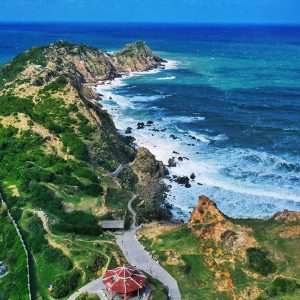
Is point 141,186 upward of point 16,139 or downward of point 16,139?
downward

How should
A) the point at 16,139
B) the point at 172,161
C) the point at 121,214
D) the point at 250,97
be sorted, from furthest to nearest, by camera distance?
the point at 250,97
the point at 172,161
the point at 16,139
the point at 121,214

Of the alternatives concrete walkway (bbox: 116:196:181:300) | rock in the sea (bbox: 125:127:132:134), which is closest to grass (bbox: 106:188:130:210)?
concrete walkway (bbox: 116:196:181:300)

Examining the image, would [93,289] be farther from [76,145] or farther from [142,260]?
[76,145]

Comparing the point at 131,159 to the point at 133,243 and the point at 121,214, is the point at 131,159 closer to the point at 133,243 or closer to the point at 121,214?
the point at 121,214

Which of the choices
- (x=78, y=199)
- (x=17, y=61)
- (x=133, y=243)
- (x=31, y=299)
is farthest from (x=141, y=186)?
(x=17, y=61)

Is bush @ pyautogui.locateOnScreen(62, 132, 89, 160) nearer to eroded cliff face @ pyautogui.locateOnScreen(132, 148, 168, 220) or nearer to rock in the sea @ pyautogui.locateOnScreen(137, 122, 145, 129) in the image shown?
eroded cliff face @ pyautogui.locateOnScreen(132, 148, 168, 220)

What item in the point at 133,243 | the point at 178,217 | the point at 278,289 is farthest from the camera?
the point at 178,217

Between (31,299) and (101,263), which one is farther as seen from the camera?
(101,263)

+ + + +

● **Exercise requirements**:
List every line of the records above that contains the word "walkway", matching case exactly.

● **Exercise output**:
Of the alternatives concrete walkway (bbox: 116:196:181:300) | rock in the sea (bbox: 125:127:132:134), which is closest to grass (bbox: 106:188:130:210)?
concrete walkway (bbox: 116:196:181:300)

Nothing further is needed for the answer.